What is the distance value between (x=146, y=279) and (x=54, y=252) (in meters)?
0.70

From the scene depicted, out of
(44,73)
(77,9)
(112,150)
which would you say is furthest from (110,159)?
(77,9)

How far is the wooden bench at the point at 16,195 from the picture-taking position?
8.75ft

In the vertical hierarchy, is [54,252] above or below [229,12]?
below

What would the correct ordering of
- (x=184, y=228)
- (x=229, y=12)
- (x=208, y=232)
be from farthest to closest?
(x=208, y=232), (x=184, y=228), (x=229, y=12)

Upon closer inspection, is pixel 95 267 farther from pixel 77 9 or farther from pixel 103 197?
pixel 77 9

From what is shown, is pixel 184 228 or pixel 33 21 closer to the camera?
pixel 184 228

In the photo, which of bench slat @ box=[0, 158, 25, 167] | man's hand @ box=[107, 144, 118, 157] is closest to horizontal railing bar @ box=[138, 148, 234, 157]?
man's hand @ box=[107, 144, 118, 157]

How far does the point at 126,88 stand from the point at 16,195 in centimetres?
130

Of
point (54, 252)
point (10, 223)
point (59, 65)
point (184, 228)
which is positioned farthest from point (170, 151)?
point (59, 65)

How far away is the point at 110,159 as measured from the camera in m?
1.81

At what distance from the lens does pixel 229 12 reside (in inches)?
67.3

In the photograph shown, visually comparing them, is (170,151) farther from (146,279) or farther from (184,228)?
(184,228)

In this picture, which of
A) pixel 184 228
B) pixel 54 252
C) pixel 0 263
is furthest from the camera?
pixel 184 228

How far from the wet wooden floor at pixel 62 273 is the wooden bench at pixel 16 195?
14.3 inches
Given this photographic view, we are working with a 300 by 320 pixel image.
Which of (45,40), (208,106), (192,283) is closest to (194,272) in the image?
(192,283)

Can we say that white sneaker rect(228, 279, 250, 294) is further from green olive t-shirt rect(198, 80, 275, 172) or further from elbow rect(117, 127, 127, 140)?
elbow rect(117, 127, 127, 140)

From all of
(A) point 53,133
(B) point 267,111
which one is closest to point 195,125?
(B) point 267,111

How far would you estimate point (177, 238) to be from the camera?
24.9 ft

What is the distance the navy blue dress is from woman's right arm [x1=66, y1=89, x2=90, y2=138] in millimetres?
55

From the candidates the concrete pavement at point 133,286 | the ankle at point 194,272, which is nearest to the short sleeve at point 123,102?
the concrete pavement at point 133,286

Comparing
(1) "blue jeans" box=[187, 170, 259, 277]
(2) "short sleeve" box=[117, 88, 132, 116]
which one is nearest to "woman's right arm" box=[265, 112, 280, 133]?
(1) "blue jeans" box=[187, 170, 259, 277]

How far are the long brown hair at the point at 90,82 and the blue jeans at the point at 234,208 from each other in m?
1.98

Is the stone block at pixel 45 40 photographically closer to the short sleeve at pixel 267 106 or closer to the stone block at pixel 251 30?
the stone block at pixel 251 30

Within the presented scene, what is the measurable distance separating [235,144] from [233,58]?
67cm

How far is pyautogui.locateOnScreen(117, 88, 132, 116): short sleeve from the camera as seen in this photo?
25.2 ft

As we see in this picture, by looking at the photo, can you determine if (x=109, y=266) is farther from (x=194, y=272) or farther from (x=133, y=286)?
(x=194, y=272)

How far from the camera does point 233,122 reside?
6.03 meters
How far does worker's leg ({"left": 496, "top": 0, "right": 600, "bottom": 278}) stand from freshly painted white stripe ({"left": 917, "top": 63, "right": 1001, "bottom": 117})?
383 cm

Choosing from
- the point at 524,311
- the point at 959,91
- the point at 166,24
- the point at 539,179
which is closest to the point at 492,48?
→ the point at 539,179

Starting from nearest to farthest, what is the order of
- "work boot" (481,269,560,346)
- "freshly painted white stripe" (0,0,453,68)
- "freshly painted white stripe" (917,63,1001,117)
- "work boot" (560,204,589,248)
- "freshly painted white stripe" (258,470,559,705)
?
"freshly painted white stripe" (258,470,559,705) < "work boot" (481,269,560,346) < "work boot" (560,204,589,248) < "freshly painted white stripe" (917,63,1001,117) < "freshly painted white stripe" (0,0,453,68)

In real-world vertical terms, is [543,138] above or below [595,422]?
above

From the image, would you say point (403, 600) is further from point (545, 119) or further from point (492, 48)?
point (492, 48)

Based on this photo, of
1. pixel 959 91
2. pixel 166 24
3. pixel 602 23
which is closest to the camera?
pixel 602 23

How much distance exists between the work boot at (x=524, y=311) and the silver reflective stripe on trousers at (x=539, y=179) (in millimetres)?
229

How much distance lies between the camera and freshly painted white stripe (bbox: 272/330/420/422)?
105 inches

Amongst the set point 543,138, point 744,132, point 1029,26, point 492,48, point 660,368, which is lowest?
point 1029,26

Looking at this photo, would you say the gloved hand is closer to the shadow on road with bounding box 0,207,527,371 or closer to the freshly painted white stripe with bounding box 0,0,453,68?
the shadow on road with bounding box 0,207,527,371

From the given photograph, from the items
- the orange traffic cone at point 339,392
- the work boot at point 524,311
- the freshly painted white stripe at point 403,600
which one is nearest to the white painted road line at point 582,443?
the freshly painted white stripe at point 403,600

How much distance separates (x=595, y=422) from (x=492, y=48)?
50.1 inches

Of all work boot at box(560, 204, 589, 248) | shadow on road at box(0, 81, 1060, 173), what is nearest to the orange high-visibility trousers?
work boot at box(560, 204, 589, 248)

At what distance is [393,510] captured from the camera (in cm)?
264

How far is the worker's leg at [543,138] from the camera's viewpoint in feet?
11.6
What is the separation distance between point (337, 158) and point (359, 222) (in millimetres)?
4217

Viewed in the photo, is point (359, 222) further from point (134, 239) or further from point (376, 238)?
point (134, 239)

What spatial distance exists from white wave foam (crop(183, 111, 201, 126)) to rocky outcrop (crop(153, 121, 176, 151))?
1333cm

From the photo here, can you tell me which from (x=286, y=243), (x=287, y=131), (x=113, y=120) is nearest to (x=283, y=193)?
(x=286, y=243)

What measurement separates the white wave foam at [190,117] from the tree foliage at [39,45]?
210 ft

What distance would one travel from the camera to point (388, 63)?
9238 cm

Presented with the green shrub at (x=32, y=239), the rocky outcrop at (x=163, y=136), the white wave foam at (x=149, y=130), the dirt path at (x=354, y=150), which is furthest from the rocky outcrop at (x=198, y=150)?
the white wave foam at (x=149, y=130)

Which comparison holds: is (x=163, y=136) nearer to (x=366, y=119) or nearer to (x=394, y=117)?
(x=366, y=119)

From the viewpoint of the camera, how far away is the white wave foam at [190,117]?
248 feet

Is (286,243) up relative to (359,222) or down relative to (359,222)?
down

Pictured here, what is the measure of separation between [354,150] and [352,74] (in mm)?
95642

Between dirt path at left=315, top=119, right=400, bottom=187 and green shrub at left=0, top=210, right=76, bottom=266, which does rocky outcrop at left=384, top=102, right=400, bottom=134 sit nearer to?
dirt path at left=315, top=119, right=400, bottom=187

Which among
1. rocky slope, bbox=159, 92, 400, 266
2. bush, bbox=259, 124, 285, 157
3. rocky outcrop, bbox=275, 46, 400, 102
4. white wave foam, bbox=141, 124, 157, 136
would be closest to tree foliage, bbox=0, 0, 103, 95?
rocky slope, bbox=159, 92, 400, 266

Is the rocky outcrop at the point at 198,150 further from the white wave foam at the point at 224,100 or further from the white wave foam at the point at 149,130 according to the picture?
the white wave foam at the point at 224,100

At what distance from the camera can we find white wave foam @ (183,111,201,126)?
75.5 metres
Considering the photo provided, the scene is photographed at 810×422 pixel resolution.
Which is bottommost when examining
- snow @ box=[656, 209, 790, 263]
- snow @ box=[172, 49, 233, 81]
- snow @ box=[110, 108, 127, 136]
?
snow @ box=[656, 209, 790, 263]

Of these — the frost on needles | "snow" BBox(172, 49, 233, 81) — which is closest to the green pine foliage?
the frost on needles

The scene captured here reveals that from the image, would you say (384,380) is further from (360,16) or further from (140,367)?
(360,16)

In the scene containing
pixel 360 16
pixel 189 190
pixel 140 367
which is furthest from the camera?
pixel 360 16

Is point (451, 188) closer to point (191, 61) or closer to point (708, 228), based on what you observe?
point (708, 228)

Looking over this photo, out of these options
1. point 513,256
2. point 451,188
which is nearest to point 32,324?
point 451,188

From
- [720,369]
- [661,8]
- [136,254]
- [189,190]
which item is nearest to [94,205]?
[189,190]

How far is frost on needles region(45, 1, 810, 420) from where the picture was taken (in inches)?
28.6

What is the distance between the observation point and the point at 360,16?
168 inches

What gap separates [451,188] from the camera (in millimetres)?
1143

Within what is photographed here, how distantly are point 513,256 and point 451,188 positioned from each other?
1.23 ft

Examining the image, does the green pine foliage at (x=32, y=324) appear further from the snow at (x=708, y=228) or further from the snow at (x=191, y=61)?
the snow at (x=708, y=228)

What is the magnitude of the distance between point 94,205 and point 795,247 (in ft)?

* * * * * * * * *

Extract every line of the rows above that contains the word "tree", please.

What measurement separates the white wave foam at [190,117] from the tree foliage at [39,45]?
would be closest to tree foliage, bbox=0, 0, 103, 95?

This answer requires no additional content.